Beyond the literary allusions, Havoc Faction’s music also speaks to this now moment. The world of Havoc Faction contains a deadly pathogen, bioengineering, a ruined environment, corporate greed, and the utter hubris of individuals who believe they have the right to make the big decisions for all of humanity. No matter where one falls on the political spectrum, it’s difficult not to see reflections of Havoc Faction’s world all around us. It’s also not difficult to see the anguish of younger people toward their ancestors at being left with such devastation as Backdraft painfully reminds us when he sings, “when will you see/when will you see that we’re caught in your crossfire?”
For those of us who have already guided children to adulthood or are in the process of doing so, we need to take a long, hard look at what our actions (or lack thereof) have done and are doing to those who will follow us.

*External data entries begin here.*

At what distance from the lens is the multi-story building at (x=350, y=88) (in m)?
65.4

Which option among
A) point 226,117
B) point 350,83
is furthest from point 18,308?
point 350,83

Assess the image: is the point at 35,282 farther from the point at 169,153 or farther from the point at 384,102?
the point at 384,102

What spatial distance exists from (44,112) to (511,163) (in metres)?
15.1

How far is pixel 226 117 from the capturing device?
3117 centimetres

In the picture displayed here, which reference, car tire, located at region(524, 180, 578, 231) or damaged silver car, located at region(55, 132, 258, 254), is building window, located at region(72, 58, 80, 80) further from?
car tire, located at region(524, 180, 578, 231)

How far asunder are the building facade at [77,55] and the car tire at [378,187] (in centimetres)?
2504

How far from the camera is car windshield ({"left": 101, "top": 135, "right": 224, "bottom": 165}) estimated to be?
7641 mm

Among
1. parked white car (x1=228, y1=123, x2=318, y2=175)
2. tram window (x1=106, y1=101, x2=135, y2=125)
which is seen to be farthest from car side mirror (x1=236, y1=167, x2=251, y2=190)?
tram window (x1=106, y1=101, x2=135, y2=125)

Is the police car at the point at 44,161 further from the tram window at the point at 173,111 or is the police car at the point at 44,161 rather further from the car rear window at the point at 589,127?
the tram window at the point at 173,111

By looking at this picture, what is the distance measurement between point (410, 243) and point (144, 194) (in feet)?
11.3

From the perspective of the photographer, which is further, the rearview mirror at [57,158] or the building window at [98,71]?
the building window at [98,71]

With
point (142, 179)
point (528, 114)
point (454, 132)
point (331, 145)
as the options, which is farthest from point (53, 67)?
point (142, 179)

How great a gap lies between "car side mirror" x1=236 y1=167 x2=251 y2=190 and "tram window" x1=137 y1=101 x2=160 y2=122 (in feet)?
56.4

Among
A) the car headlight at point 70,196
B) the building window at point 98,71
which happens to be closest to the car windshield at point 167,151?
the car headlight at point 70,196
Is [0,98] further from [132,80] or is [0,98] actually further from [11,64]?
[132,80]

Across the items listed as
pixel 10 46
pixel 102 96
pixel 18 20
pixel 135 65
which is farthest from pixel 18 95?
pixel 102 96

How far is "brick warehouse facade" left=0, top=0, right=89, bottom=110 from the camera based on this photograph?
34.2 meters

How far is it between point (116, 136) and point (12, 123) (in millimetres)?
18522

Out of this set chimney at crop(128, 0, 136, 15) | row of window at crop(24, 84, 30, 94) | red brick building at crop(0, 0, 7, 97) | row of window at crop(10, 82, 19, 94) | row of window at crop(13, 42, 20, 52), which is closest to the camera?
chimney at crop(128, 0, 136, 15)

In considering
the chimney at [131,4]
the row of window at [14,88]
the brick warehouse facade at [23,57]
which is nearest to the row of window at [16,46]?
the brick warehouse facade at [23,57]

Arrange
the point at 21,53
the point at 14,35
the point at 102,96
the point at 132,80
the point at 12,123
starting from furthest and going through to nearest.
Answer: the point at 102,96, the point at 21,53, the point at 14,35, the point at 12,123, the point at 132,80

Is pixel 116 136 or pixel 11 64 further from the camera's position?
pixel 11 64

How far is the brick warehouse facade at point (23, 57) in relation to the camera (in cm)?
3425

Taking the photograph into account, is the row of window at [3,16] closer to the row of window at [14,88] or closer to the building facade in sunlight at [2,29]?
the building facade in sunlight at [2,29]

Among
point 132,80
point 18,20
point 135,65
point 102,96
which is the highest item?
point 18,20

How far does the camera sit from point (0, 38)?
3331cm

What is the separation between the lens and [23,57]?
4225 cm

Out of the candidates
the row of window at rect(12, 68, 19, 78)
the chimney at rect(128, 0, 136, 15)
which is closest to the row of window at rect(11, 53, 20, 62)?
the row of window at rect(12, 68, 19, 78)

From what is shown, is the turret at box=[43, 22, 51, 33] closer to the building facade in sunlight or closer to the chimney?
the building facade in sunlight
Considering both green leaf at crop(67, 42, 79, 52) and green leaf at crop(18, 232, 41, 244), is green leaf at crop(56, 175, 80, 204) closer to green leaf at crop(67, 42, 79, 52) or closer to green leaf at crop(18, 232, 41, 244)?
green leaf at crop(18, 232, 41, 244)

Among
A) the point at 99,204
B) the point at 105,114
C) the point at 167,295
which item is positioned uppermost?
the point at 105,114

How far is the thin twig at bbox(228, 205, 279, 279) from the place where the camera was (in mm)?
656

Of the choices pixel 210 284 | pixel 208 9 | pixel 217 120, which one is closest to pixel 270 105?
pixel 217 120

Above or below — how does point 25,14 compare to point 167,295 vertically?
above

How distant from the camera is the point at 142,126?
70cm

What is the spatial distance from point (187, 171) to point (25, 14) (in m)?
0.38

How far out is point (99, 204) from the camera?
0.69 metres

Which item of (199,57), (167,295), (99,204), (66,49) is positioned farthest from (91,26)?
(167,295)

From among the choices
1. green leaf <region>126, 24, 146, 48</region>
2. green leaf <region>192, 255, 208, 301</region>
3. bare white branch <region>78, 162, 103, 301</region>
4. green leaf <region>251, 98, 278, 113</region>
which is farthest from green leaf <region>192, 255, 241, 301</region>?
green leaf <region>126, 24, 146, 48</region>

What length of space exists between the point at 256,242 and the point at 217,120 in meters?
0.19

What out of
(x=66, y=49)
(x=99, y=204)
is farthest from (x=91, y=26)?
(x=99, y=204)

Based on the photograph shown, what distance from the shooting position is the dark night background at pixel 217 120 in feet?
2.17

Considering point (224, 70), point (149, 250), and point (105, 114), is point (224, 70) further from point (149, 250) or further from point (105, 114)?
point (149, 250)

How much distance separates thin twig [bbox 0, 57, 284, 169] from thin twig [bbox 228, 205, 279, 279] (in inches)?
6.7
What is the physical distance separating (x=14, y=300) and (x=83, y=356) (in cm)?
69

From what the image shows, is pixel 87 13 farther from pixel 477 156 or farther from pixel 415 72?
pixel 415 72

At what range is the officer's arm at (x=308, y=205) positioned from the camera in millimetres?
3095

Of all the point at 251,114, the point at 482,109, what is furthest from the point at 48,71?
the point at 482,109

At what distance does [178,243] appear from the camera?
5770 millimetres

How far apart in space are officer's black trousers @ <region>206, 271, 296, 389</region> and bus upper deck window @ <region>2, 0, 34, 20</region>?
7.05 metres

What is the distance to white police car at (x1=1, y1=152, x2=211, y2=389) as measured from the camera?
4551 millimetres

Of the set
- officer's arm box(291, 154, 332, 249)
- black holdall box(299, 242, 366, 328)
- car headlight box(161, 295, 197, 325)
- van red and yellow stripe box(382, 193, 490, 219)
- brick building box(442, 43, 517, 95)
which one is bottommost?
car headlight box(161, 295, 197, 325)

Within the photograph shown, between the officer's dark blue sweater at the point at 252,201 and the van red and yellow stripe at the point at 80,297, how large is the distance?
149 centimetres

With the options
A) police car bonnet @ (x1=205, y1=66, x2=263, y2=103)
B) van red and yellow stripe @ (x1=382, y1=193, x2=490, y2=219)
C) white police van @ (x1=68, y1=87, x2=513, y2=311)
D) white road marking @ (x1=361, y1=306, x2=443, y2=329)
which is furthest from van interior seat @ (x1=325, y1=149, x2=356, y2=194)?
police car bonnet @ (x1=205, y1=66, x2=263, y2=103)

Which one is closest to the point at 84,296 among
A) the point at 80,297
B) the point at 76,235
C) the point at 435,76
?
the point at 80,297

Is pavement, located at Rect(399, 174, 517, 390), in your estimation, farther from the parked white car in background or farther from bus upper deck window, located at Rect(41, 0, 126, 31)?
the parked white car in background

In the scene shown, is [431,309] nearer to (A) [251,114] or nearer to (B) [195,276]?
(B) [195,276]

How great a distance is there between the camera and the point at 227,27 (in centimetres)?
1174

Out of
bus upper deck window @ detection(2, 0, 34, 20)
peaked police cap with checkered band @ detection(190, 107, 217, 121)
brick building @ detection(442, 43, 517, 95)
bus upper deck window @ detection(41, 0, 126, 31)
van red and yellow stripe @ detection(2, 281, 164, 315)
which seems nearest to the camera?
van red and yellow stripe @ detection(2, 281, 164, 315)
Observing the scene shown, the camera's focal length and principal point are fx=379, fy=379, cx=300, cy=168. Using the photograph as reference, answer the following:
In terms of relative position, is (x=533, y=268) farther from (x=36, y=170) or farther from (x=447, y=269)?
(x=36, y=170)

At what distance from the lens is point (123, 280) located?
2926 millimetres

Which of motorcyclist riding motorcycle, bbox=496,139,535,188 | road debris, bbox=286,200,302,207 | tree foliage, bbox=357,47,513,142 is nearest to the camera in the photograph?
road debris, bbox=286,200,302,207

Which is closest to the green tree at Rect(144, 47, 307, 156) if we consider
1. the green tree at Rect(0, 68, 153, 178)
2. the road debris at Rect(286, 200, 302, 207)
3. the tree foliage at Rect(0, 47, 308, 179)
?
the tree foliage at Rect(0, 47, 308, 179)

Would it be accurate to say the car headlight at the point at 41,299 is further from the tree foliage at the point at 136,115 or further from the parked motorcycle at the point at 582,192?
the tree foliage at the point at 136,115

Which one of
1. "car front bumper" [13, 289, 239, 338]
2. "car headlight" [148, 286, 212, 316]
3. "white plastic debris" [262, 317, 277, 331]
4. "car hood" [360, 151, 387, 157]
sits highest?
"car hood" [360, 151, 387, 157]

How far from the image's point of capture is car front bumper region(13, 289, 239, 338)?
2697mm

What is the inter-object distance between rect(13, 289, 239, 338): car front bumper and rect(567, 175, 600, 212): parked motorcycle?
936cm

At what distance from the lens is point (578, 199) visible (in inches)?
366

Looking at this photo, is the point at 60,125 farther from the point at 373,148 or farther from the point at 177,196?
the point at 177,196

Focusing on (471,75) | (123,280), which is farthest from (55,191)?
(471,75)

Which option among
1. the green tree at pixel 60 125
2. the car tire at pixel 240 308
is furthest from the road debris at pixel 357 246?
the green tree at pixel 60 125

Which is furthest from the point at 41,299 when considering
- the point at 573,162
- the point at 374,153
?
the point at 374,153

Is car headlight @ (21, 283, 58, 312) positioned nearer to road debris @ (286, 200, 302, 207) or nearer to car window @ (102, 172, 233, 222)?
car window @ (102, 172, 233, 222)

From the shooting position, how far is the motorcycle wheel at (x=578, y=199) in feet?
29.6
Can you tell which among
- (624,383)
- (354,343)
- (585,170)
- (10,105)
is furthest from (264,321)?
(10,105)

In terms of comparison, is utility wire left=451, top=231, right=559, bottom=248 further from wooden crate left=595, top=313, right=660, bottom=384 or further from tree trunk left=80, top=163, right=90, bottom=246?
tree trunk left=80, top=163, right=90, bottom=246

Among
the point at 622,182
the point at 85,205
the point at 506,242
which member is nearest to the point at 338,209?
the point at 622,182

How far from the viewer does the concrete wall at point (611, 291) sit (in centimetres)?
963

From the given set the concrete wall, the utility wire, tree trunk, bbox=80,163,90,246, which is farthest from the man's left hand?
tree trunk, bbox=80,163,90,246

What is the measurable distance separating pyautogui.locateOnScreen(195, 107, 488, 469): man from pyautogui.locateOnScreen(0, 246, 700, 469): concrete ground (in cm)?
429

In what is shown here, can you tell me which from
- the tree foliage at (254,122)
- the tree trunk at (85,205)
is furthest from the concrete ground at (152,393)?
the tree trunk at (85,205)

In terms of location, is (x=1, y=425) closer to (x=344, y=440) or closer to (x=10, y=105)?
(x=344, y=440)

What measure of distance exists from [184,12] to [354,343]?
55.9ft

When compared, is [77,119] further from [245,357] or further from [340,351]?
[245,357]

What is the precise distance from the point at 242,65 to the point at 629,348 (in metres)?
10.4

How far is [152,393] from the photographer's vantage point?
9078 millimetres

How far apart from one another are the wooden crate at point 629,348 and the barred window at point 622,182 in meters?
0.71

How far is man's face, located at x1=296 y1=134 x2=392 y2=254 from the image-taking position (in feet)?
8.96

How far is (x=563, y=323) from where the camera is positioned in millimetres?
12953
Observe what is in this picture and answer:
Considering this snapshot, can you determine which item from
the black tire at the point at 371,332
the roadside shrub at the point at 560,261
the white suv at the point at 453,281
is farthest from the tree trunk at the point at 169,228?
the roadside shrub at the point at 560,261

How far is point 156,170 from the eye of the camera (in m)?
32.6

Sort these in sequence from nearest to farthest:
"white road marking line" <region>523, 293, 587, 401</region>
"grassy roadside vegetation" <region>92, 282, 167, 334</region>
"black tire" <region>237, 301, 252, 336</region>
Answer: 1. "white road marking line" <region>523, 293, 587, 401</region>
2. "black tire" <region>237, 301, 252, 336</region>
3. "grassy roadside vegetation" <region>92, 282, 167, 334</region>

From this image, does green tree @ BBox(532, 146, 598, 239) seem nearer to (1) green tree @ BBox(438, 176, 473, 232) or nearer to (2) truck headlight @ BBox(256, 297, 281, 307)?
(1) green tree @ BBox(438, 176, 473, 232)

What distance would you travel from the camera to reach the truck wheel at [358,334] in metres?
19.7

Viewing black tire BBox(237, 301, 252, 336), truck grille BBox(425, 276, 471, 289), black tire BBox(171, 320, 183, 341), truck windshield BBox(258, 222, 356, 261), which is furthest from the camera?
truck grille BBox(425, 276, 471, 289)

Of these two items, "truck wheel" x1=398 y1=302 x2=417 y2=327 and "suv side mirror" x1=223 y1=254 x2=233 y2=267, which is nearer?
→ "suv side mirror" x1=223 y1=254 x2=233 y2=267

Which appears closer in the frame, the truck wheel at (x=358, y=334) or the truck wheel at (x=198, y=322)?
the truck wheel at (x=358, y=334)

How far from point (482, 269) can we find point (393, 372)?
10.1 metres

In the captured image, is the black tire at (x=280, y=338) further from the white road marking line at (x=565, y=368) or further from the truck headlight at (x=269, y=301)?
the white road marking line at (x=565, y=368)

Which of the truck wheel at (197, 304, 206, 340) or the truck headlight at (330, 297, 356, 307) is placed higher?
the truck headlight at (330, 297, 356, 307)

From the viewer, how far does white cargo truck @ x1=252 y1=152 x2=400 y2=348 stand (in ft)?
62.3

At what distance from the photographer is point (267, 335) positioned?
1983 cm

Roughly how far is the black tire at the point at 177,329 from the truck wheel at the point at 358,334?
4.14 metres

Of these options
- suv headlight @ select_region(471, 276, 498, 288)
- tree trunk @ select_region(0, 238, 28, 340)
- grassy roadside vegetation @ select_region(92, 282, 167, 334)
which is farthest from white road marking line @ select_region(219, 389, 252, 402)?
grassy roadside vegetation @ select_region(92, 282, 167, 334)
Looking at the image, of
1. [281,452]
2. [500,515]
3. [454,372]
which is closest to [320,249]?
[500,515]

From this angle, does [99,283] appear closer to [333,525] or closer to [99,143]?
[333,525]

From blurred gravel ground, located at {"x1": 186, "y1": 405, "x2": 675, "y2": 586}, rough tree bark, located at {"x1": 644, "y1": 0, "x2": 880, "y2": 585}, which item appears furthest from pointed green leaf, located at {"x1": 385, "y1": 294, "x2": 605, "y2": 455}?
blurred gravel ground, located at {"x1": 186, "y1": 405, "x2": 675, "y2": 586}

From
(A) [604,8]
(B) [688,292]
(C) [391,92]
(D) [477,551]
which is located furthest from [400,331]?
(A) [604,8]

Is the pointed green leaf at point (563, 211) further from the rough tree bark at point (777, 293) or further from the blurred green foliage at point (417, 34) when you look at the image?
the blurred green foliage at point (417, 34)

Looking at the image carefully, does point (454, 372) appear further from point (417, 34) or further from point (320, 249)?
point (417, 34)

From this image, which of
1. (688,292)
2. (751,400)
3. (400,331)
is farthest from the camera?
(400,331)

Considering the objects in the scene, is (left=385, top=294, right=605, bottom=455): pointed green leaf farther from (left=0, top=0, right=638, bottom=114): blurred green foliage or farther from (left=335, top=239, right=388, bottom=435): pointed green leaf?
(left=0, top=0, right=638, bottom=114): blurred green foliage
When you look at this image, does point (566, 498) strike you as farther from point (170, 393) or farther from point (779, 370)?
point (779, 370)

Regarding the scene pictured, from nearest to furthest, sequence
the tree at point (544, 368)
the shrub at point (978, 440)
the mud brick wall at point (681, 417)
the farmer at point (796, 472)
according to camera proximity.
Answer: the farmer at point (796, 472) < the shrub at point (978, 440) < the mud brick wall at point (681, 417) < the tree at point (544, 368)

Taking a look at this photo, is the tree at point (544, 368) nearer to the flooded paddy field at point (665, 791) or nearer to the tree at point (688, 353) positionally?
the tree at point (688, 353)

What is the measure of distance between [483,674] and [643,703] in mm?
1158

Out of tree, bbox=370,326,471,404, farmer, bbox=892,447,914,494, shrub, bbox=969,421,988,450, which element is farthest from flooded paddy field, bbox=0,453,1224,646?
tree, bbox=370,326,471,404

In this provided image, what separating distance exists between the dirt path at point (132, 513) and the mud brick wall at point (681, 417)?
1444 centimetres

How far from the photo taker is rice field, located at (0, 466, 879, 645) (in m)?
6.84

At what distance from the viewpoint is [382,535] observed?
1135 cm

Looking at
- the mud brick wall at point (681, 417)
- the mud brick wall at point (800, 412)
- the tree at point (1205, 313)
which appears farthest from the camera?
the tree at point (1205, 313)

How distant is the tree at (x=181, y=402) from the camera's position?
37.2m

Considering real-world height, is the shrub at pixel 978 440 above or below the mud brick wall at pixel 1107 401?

Have we given them nothing more than a barren wasteland with no promise of restoration, or have we given them the tools they need to thrive, survive, and create something new and beautiful out of the wreckage?
Backdraft is still traveling through the wasteland and chronicling his thoughts in song. We don’t know how his story will end, just as we have no idea how our stories will end, but we owe it to Backdraft and his many companions to say mea culpa, mea maxima culpa and try to leave them with even a little bit of something that they can use to heal the wasteland and secure their future.
- Tom Shippey. J.R.R. Tolkien: Author of the Century. (Boston: Houghton Mifflin, 2000).